Michael's triangle

$\bigtriangleup ABD$ has

$AB^2+AD^2=1+1=2=BD^2$ and $AB=AD$ ,

so $\bigtriangleup ABD$ is an isosceles and right triangle at $A$ .

$\Rightarrow \widehat{ABD}=45^\circ$

$\bigtriangleup CBD$ has $CB^2+CD^2=\frac{1}{2} +\frac{3} {2}=2=BD^2$ ,

so $\bigtriangleup CBD$ is a right triangle at C.

Besides, $\sin \widehat{CBD}=\frac{CD}{DB}=\frac{\sqrt{3}}{2}$

$\Rightarrow \widehat{CBD}=60^\circ$

We have

$\sin \widehat{ABC}=\sin (\widehat{ABD}+\widehat{CBD})$

$=\sin (45^{\circ}+60^{\circ})$

$=\sin 45^{\circ}\cos 60^{\circ}+\cos 45^{\circ}\sin 60^{\circ}=\frac{\sqrt{3}+1}{2\sqrt{2}}$

Hence,

$(ABC)=\frac{1}{2}.AB.BC.\sin \widehat{ABC}=\frac{1}{2}.1.\frac{1}{\sqrt{2}}.\frac{\sqrt{3}+1}{2\sqrt{2}}=\frac{\sqrt{3}+1}{8}$

so $a+b+c=12.$

First, let's look at $\triangle BCD$ . Using converse of the Pythagorean theorem as $BC^2 + CD^2 = BD^2$ , we know that $\triangle BCD$ is rectangular triangle.

In rectangular triangle we have $BC$ - cathetus, that have half of the hypotenuse lenght, therefore $\angle CDB = 30 ^ \circ$ and $\angle CBD = 60 ^ \circ$ .

Similarly, let's look at $\triangle ABD$ . Using converse of the Pythagorean theorem we know that $\triangle ABD$ is rectangular triangle. Also it is isosceles, so $\angle DBA = 45 ^ \circ$ .

Now let's use square formula: $Area ABC = \frac{1}{2}*AB*BC*\sin \angle ABC = \\ = \frac{1}{2}*1*\frac{\sqrt{2}}{2}*\sin (45 ^ \circ+60 ^ \circ) = \frac{\sqrt{2}}{4} * \sin (105 ^ \circ)$ .

Let's use sin sum formula: $\sin (105 ^ \circ) = \sin (45 ^ \circ+60 ^ \circ) = \sin (45 ^ \circ)*\cos(60 ^ \circ) +\\ + \sin (60 ^ \circ)*\cos(45 ^ \circ) = \frac{1}{\sqrt{2}} * (\frac{1+\sqrt{3}}{2})$ .

* **Supplied information**

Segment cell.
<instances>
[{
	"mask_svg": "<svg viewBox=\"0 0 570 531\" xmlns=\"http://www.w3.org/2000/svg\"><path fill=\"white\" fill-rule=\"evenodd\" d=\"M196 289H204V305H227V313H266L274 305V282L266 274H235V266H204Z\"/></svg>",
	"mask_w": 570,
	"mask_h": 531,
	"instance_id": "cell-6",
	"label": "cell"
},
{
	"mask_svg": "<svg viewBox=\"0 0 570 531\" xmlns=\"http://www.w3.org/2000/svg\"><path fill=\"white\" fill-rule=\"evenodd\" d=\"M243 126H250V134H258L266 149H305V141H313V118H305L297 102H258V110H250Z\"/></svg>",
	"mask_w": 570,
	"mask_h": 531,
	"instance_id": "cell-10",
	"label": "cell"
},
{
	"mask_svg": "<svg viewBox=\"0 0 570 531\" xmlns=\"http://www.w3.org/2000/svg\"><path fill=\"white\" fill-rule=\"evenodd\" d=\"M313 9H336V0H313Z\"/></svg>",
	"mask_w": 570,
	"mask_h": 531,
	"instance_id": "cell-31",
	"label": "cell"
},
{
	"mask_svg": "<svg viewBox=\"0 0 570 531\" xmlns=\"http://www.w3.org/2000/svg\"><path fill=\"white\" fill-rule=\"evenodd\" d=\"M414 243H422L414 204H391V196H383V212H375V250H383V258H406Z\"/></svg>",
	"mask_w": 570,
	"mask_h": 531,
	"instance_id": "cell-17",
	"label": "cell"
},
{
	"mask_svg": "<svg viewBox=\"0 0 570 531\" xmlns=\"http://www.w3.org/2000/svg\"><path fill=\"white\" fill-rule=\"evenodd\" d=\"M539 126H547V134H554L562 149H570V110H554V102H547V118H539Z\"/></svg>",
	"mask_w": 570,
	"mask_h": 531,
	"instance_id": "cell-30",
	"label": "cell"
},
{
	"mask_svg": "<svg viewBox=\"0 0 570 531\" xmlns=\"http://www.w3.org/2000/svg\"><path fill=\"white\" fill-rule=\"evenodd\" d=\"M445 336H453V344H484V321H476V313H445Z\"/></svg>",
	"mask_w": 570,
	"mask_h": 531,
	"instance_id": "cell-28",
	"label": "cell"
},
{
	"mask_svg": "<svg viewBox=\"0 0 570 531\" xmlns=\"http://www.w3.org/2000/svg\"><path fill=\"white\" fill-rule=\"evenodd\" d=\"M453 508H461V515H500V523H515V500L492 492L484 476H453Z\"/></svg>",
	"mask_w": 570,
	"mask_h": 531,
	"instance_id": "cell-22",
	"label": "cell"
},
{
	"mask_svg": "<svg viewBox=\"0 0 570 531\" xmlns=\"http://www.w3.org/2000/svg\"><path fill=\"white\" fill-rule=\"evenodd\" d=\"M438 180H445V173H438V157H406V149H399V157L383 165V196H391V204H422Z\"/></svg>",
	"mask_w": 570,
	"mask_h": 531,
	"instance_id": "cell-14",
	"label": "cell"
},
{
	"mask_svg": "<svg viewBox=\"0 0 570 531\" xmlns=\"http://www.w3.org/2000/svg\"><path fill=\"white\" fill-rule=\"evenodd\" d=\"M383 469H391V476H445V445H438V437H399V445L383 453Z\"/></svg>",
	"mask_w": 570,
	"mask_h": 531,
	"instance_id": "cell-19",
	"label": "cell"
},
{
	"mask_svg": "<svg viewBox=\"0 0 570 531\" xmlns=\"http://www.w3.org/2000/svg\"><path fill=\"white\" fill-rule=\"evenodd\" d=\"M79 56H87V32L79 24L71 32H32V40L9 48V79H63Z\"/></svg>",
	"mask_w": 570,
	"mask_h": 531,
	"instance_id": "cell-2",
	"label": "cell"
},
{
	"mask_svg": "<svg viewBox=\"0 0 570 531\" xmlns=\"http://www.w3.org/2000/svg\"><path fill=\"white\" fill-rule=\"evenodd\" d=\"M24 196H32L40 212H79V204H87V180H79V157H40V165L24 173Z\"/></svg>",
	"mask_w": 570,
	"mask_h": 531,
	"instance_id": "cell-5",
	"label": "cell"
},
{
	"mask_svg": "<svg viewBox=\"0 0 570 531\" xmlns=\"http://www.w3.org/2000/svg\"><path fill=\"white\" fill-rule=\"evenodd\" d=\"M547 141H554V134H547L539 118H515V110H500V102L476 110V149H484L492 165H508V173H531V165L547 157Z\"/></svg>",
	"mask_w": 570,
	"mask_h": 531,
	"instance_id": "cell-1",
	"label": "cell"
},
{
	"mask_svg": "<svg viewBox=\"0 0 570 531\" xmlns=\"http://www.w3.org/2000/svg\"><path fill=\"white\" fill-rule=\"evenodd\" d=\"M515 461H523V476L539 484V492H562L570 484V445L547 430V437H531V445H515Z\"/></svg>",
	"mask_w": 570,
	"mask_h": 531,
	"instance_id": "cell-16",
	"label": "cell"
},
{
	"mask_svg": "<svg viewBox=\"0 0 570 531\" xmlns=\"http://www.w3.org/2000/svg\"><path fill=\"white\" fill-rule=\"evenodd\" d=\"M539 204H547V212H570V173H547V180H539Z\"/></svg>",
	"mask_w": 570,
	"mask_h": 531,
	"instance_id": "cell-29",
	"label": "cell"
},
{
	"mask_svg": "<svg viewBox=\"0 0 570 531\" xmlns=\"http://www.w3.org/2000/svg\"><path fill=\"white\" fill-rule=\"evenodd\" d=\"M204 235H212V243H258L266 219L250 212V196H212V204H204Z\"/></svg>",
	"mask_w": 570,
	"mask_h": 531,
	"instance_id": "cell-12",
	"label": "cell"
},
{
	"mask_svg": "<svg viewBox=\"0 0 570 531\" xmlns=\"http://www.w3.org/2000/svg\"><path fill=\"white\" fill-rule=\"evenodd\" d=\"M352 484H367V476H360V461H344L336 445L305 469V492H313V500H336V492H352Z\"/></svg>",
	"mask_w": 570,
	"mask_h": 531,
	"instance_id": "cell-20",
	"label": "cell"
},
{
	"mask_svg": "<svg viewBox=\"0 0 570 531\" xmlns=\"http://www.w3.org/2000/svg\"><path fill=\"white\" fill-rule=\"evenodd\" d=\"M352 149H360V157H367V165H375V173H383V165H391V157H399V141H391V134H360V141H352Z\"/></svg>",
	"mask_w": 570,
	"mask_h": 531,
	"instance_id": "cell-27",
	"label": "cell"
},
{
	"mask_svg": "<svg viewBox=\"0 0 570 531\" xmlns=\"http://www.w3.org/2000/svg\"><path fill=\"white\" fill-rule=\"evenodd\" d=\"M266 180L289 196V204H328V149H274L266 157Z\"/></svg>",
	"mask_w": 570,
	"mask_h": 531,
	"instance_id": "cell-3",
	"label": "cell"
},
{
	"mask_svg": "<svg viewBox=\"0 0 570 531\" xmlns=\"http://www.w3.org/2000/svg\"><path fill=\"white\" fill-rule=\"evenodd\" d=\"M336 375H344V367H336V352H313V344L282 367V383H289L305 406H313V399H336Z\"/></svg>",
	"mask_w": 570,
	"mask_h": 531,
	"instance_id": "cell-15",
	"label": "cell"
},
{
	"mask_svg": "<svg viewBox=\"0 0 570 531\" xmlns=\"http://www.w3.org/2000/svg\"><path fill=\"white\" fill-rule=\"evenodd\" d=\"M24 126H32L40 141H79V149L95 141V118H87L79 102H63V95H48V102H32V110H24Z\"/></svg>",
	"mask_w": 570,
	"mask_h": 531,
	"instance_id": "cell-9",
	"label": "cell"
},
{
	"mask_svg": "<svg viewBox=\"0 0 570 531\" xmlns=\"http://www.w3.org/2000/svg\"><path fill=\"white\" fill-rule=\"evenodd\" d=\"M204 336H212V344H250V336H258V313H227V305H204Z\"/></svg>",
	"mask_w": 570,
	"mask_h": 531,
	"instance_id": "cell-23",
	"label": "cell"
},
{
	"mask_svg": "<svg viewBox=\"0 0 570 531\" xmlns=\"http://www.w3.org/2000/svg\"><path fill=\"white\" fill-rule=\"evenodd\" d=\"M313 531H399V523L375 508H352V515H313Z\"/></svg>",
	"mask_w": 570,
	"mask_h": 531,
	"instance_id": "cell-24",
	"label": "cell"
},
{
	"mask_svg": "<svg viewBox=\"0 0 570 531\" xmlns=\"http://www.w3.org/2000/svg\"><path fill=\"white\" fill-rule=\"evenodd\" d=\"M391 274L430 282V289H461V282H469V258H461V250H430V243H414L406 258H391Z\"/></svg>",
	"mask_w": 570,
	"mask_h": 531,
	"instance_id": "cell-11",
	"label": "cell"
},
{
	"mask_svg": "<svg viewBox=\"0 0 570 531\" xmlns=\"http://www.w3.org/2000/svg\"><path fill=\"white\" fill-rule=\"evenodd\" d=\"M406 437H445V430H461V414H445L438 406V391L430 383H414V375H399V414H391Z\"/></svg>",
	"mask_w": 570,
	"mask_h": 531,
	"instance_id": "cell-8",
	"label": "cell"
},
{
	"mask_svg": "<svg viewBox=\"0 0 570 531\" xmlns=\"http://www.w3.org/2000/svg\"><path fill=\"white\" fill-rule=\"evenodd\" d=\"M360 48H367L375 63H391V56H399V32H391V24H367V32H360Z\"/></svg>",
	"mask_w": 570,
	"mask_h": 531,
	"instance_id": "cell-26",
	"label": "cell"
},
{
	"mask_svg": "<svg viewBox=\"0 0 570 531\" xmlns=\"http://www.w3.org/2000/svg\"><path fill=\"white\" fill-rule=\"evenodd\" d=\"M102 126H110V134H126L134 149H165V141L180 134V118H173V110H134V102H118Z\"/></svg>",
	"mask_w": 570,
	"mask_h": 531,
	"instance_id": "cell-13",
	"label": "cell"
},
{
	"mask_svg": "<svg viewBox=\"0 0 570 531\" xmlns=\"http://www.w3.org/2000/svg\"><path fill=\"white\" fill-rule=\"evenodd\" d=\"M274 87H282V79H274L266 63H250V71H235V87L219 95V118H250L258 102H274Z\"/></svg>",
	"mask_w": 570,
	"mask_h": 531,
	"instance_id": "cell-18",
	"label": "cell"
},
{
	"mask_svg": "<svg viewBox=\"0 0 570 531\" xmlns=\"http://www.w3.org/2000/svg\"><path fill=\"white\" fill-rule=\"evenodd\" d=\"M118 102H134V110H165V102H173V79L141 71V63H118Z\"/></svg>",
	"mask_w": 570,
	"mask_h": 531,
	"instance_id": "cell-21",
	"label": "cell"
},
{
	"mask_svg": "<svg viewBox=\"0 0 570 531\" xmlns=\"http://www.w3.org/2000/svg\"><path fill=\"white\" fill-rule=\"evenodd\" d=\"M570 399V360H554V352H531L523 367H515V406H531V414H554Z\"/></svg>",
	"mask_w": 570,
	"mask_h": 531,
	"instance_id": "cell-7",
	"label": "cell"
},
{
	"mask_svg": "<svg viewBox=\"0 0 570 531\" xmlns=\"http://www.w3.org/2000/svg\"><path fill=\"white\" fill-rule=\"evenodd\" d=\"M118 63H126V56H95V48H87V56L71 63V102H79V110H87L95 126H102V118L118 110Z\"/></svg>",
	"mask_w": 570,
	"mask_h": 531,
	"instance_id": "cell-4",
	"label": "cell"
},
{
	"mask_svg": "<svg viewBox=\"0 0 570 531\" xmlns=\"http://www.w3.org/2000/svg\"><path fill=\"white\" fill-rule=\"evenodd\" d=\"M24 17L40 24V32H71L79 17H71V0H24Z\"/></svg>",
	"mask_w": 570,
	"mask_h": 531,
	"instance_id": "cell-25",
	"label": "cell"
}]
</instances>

* **What to do**
Condense the paragraph of the text on Michael's triangle that begins "Similarly, let's look at" into one sentence that keeps its main facts. Rely solely on the text on Michael's triangle, not on the listing.

* **Task answer**
By the converse of the Pythagorean theorem, $\triangle ABD$ is a right triangle, and because it is also isosceles, $\angle DBA = 45^\circ$.